--- Begin Data supplied ---
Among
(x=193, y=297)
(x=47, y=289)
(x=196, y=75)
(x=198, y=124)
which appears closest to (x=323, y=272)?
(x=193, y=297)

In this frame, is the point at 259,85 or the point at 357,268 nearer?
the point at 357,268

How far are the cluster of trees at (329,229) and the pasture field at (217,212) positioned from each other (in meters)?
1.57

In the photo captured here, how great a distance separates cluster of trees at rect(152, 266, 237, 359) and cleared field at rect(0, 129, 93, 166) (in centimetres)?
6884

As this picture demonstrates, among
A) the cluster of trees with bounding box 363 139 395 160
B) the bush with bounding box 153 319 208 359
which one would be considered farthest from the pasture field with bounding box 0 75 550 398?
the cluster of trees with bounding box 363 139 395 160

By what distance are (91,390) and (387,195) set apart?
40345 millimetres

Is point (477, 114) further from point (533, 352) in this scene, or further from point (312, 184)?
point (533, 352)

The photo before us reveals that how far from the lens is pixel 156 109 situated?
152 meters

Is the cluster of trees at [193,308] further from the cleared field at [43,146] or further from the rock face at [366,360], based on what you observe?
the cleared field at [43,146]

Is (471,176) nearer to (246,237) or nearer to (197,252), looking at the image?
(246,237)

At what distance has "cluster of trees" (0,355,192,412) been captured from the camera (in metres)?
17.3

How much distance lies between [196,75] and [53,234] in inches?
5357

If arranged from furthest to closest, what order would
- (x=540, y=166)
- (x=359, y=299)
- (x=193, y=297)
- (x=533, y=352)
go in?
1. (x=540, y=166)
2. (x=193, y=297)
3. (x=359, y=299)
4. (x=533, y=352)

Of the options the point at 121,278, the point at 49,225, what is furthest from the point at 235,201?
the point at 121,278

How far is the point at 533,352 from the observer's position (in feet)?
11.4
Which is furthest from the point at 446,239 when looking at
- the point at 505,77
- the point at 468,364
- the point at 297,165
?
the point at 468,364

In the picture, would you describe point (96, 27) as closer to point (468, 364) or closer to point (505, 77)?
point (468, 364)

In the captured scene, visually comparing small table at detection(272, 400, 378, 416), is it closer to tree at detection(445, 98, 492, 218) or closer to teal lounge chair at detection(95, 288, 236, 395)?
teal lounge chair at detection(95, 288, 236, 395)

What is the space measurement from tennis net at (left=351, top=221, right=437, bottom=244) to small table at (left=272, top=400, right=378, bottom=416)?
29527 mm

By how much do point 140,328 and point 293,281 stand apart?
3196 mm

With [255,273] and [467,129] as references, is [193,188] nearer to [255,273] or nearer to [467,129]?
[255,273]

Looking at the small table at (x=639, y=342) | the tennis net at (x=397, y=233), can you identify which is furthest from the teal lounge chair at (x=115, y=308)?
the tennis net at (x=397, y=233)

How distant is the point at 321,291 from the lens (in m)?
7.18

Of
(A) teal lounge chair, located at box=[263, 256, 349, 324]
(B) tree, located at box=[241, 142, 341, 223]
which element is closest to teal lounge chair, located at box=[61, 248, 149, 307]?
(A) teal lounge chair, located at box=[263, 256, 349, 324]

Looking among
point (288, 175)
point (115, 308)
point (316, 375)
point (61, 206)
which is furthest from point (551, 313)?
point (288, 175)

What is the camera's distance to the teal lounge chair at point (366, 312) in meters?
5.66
--- End Data supplied ---
Written instruction:
Copy each line exactly, from the line containing "Which is furthest from the point" down to the last line of the material, and no other lines.

Solution to this problem:
Which is furthest from the point at 446,239 when looking at
- the point at 505,77
- the point at 468,364
- the point at 297,165
?
the point at 468,364

In the picture, would you describe point (96, 27) as closer to point (468, 364) or closer to point (505, 77)?
point (468, 364)

In the captured scene, visually comparing small table at detection(272, 400, 378, 416), is it closer to tree at detection(445, 98, 492, 218) or closer to teal lounge chair at detection(95, 288, 236, 395)?
teal lounge chair at detection(95, 288, 236, 395)

What is the space measurement from tennis net at (left=351, top=221, right=437, bottom=244) to small table at (left=272, top=400, right=378, bottom=416)?
29527 mm

By how much do point 140,328 and point 293,281 stand apart?
3196 mm

With [255,273] and [467,129] as references, is [193,188] nearer to [255,273] or nearer to [467,129]?
[255,273]

Looking at the small table at (x=639, y=342) | the tennis net at (x=397, y=233), can you identify which is furthest from the teal lounge chair at (x=115, y=308)?
the tennis net at (x=397, y=233)

How distant is the point at 321,291 from the lens (in m)?
7.18

Of
(A) teal lounge chair, located at box=[263, 256, 349, 324]
(B) tree, located at box=[241, 142, 341, 223]
which element is closest to teal lounge chair, located at box=[61, 248, 149, 307]?
(A) teal lounge chair, located at box=[263, 256, 349, 324]

Looking among
point (288, 175)
point (115, 308)
point (316, 375)
point (61, 206)
which is furthest from point (551, 313)?
point (288, 175)

What is the camera's distance to the teal lounge chair at point (366, 312) in meters?
5.66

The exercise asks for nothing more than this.